Шарли закрыла кран, вытерла лицо рукавом и обежала глазами кухню — на чем бы сосредоточиться, чтобы не смотреть на труп? Потом с гримасой отвращения сбросила шлепанцы — невозможно, совершенно невозможно ходить с перепачканными в крови подошвами, чувствуя, как кровь хлюпает при каждом шаге, — и направилась к выходу, осторожно обходя усеявшие весь пол стеклянные осколки.
Выйдя из кухни, она закрыла дверь и сказала себе: я никогда больше не смогу туда войти! Внезапно все ее тело охватила лихорадочная дрожь. Шарли вошла в гостиную, рухнула на диван и сжалась в комок, чтобы немного согреться. Потом, заметив стоявшую на низком столике бутылку скотча, схватила ее и поднесла к губам.
Напиток обжег ей горло и заставил ее окончательно прийти в себя. Еще не избавившись от шока, но уже довольно ясно соображая, она сидела у себя в гостиной (нет, просто в гостиной: она никогда не чувствовала себя дома — ни здесь, ни где бы то ни было), глядя на экран телевизора, где Жюльен Курбе и мэтр Ноашович по телефону угрожали кому-то наихудшими карами, и одновременно различая боковым зрением все предметы, вплоть до самых мелких безделушек, которые за последние годы вообще перестала замечать, — с удивительной, пугающей четкостью, словно человек, очнувшийся после долгого тяжелого сна.
Позвонить в полицию. Сдаться добровольно. Это единственный выход. По крайней мере, другого она сейчас не видела.
Шарли отключила звук телевизора, взяла телефон, сняла трубку… снова положила. Потом опять сняла. Нажала 1. Затем ее указательный палец замер, едва коснувшись клавиши с цифрой 7.
Разве можно представить себя, произносящей такие простые и безнадежные слова: «Я убила своего сожителя. Приезжайте…»?
Что будет потом? Конечно, заведут дело, может быть, даже предоставят адвоката, который будет говорить о смягчающих обстоятельствах, о самозащите…
Какого вам еще адвоката, мадам? Какие смягчающие обстоятельства? Позвольте вам напомнить, что Серж Тевеннен был очень уважаемым полицейским, хорошим профессионалом, любимым своими коллегами и начальством. Вы убили ПОЛИЦЕЙСКОГО, мадам. Который раньше никогда не привлекался за пьянство или домашнее насилие. И надо же, какое совпадение: вы убили его именно в тот день, когда выиграли в лотерею тридцать четыре миллиона евро. О чем тут вообще говорить? Помилуйте, какая самозащита?.. Ради тридцати четыре миллионов евро и не на такое пойдешь…
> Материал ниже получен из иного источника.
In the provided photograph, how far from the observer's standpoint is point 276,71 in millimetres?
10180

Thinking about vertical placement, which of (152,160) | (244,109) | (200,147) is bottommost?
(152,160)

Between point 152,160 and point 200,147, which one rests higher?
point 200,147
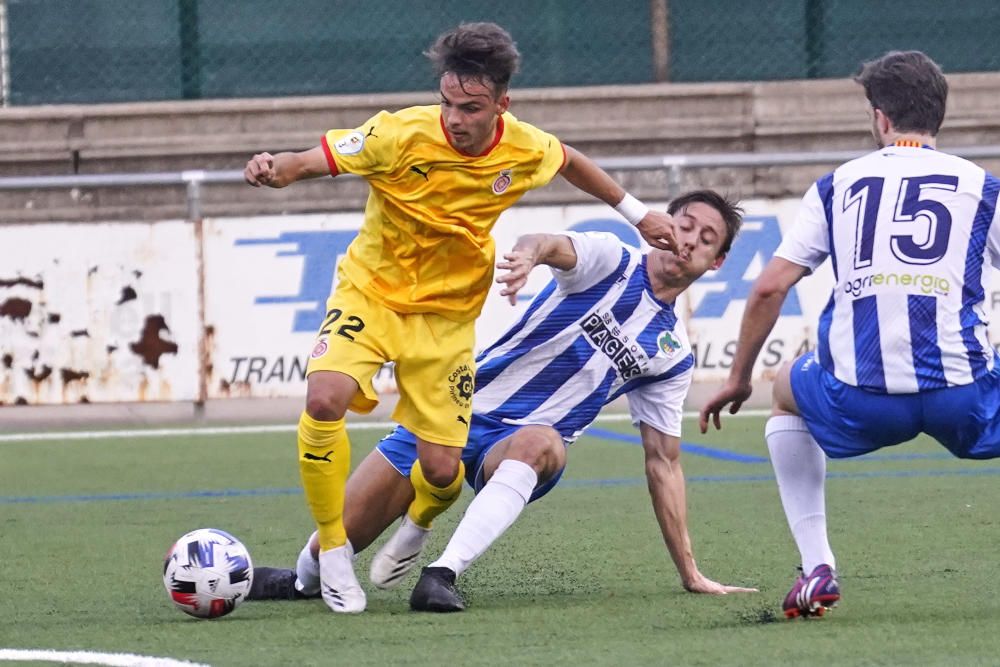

Эти деньги ни в коем случае нельзя потерять. Не ради себя — ради Давида. Если начнется расследование, ее разлучат с сыном. Пусть даже на время, которое потребуется, чтобы доказать ее невиновность…
(Невиновность?)
…но все равно ему нужны будут деньги, пока он будет один…
(А ты знаешь, что его отправят в приемную семью?)
(А ты знаешь, что пройдет, может быть, все двадцать лет, прежде чем ты снова его увидишь?)
(А ты понимаешь, что в приемной семье могут заметить его… особенности?)
Шарли поставила телефон на место.
Нет, нельзя звонить копам. Слишком большой риск. Слишком много незнакомых людей. В лучшем случае она останется в тюрьме до суда — какой судья согласится выпустить под залог убийцу полицейского? Значит, Давид будет обречен провести два-три года пусть не в аду, но в чистилище: в приемной семье, или в детском приюте, или еще в каком-то подобном месте, о котором ей даже не хотелось думать.
А в худшем… в худшем они раскопают все факты из ее прошлого, обстоятельства ее знакомства с Сержем, ее имена в многочисленных поддельных документах… И тогда самое худшее — пожизненное заключение.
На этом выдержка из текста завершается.